原文 ▸
LIANG Xing¹(), ZHAO Jianzhang²(), ZHANG Hanbing¹, ZHANG Jiehui¹, FAN Xiaodong¹, LUO Yufeng¹, JIANG Liwei¹, ZHANG Lei¹, XU Yingcai², XU Fangzhen²

1 Zhejiang Oil Field Company, PetroChina, Hangzhou 310023, China
2 Beijing Huatai Lande Technology Co., Ltd., Beijing 100085, China

Received:2024-10-18 Revised:2024-12-17 Online:2025-12-01 Published:2025-11-25
Contact: ZHAO Jianzhang, born in 1961, is a professor-level senior engineer. He is engaged in sedimentology and reservoir geology research as well as oil and gas exploration and evaluation. E-mail: zjz812@vip.sina.com.

所给条目 ▸

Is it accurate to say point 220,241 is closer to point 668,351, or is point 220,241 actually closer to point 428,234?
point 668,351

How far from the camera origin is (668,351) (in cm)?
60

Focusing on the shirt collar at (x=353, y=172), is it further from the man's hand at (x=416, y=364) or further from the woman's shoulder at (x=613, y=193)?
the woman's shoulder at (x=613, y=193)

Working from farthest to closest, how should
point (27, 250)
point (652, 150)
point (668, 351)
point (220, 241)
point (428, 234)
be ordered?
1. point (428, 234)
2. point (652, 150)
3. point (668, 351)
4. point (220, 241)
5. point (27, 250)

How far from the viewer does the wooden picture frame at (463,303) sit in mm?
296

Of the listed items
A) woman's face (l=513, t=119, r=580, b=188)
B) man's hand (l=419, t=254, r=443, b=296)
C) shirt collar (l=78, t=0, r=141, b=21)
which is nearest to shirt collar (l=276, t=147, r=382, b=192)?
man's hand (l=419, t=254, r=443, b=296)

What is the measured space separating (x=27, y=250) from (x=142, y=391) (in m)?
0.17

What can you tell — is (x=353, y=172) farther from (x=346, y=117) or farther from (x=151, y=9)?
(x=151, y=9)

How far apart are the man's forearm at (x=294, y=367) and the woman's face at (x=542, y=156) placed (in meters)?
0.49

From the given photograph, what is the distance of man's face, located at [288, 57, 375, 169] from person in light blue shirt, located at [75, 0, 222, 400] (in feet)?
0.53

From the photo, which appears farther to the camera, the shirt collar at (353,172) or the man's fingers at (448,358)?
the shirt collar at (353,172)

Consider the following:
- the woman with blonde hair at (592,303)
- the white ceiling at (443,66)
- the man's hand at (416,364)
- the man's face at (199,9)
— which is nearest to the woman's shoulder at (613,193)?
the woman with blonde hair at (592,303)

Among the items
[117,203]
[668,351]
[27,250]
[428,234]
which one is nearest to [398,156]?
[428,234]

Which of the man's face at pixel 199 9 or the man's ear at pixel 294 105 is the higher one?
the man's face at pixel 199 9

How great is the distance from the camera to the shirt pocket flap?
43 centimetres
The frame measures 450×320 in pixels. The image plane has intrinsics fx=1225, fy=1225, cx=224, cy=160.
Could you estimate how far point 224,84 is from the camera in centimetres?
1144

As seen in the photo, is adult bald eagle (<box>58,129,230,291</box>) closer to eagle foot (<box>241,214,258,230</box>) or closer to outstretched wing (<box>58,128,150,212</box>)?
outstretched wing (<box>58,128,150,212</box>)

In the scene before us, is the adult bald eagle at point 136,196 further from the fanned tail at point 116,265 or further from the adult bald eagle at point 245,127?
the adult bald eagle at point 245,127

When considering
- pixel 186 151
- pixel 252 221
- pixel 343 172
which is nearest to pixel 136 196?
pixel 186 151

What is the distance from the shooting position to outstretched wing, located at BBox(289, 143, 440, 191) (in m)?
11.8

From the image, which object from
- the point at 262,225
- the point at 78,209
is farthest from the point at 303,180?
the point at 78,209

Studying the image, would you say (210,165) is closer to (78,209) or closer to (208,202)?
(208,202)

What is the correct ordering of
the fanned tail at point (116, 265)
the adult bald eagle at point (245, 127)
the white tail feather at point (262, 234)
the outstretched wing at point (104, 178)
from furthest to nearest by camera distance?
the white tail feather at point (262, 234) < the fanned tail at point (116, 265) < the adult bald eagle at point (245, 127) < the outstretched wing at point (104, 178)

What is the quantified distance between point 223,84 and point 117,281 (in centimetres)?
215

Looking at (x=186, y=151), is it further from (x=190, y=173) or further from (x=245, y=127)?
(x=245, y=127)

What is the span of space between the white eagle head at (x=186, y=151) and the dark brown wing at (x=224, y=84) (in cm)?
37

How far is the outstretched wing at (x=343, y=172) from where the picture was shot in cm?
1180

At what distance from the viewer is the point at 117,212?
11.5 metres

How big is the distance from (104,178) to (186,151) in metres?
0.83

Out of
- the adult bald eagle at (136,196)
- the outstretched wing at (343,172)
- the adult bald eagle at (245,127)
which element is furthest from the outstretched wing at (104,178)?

任务要求 ▸
根据原文，ZHAO Jianzhang 出生于哪一年？ 以上条目为另行提供的独立材料，与原文彼此分开。

作答内容 ▸
1961年。